Al: And here’s what you want to think about is sometimes when people are still working or let’s say, I’m going to call you Dennis, let’s say Dennis you’re working in 2020-

Joe: Andi’s pissed.

Andi: I don’t care.

Al: But not 2021. Let’s just say that. So then you might want to push that RMD to 2021 because you don’t have the part-time income. On the other hand, if the part-time income is the same every year you’ve got to look at your tax brackets. Would it hurt you to take two required minimum distributions in one year? And if that’s the case you might want to do one in 2020 and one in 2021.

Joe: But I think how he’s writing this is that he’s pretty conservative. He’s already thinking about I don’t want to get any penalties.

Al: Yeah. He’s got his 401(k) in the bank. Also, investments are conservative. He’s worried about an IRS penalty.

Joe: He’s like well if I push it out, I don’t want to make a mistake there. So I would tell Denis take one out next year. So just look at December 31st balance of the overall account. Take roughly 3.75% out of the account. Or 4% to make it easy. If you’ve got $100,000, make sure you take out $4000.

Al: That’s safer and then you know you get your cover.

Joe: And you have until December 31st to take the distribution out. So it’s no rush. It doesn’t have to be done right on your 70 and a half birthday. It just has to be done in the calendar year.

Al: Now if you do take it out earlier, then all you have to do is calculate your tax bracket to figure out how much to withhold. So for example, we don’t know your income from this description but let’s say you’re in the 12% bracket, federal bracket, so maybe you withhold 12% from the IRA distribution and you’ve got to look at your state bracket too. Maybe you’re in a 5% bracket, so you withhold 5%. You just do that each and every time you take a required minimum distribution. Do that calculation to figure out how much to withhold. And in some cases maybe you have some income that doesn’t have any withholding. So you want to withhold a little bit more. Maybe you withhold 20% instead of 12% because you got some income that doesn’t have any withholding. That’s totally fine too. But just do that at the time you do the distribution. Some people do the required minimum distribution once a year, some do it periodically throughout the year because they need more money monthly. So just every time you take a distribution, figure out what your tax bracket is and withhold that much and if you have other income that you need withholding you may want to increase it.
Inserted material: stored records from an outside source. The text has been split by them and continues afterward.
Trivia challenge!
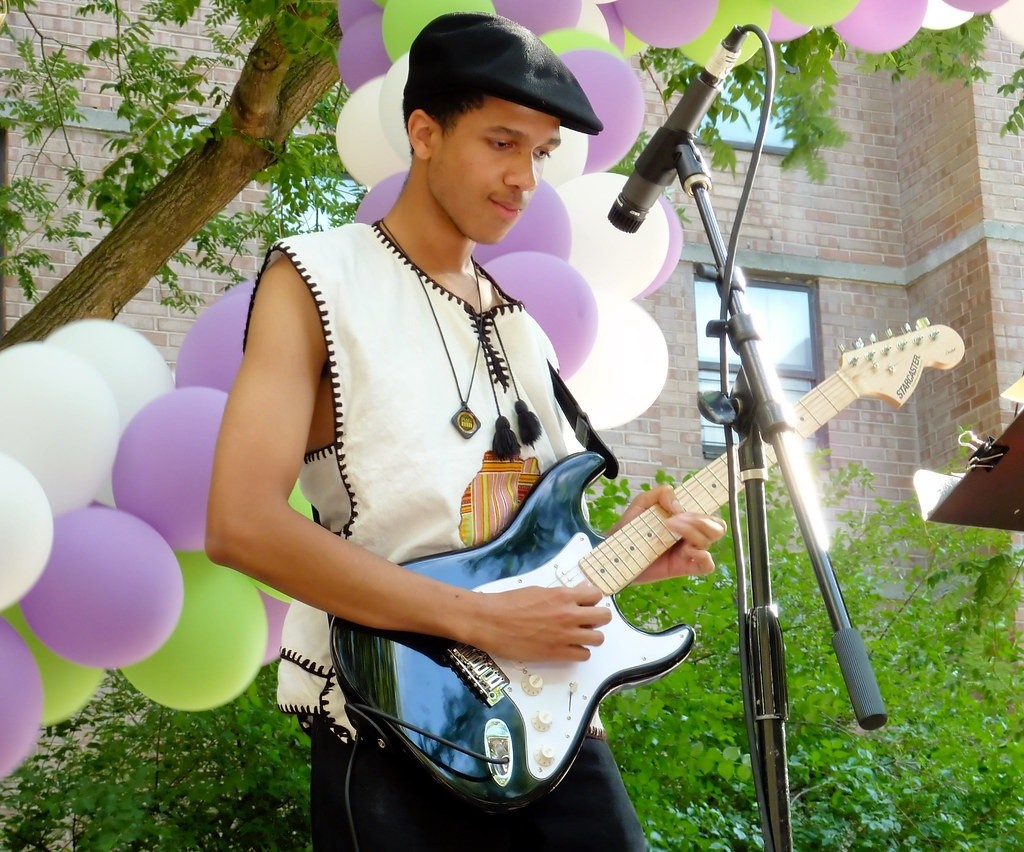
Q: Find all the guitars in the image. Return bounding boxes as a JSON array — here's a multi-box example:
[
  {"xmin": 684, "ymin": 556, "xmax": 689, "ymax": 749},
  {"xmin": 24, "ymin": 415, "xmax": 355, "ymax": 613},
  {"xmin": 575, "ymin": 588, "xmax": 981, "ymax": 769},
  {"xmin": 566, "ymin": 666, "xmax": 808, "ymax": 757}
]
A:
[{"xmin": 328, "ymin": 312, "xmax": 972, "ymax": 816}]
Joe: The biggest penalty I’m sure he’s concerned about is that if you do not take your required distribution timely there’s a 50% tax penalty. So just be aware of that Dennis or Denis. So make sure that you do it right. You want to withhold- I mean you want to take out enough of the retirement account because whatever- So if you do not take the appropriate RMD or if you do not take the RMD, there’s a 50% tax penalty. 5-0, 50%. You heard it right. So make sure that you get this thing dialed in.

Al: By the way, I’ll say one more thing and that is if you don’t have enough withholding, then it’s an interest charge. They call it a penalty, but it’s an interest charge. And it’s charged annually at 3%. So that’s not a very big penalty but to avoid penalties altogether you just have withholding as you take distributions.